Relieving Pain Means Gain
Opioid shortage leads to some modified pain protocols at OSF HealthCare
It began nearly a year ago.
Manufacturer slowdowns led to an injectible opioid shortage at hospitals across the nation. That meant pain relievers like hydromorphone (dilaudid), morphine and fentanyl - used primarily in surgery or the emergency department to treat acute pain - were becoming increasing less available and difficult to acquire.
OSF HealthCare immediately took action to determine strategies to mitigate the shortages while still meeting surgical needs and those of our patients.
Kyle Shick, Pharmacy Director for OSF HealthCare Northern Region, says being part of a large medical system helped.
"And some of the even smaller hospitals, they're able to still get like an allocation of supply that they may not use" says Kyle Shick. Pharmacy Director for OSF HealthCare Northern Region. "So, everybody bought what they could at all times and, so with that, we were able to. If certain hospitals used more, of a certain hydromorphone or morphine, we were able to shift supply back and forth to each other to be able to meets the needs of all the hospitals."
Shick says, say they were buying 500mg hydromorphone vials to compound 1milligram syringes from that very concentrated initial product, utilizing the skills of the pharmacy technicians compounding skills to not run out of the drug. Doing that helped OSF HealthCare Saint Anthony stock up and also share vials with another OSF hosptial.
Even during the worst of the shortage, OSF HealthCare never ran out.
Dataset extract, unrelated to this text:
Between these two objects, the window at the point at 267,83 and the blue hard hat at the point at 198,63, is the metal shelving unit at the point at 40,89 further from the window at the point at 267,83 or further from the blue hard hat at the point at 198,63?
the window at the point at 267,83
Patients were always cared for and no surgeries had to be cancelled.
The strategy included alerts to physicians to update them on the situation and advise them on pain treatment alternatives.
Shick sees that as a possible benefit for the hospitals and the patients.
"We are decreasing our use of injectibles", says Shick. Which is a good thing to, with the opioid epidemic and all of the things that are going on. And that, currently, it does help reduce the total use of opioids. Because we're also using other drugs too. Like different non-steroidal injectibles and even oral Tylonol. Different strategies to use those first before just going straight to the IV therapy."
Still, Shick admits that injectable opioids will continue to be needed for those with severe pain. And the shortage challenge is far from over. He says it's expected to last well into 2019.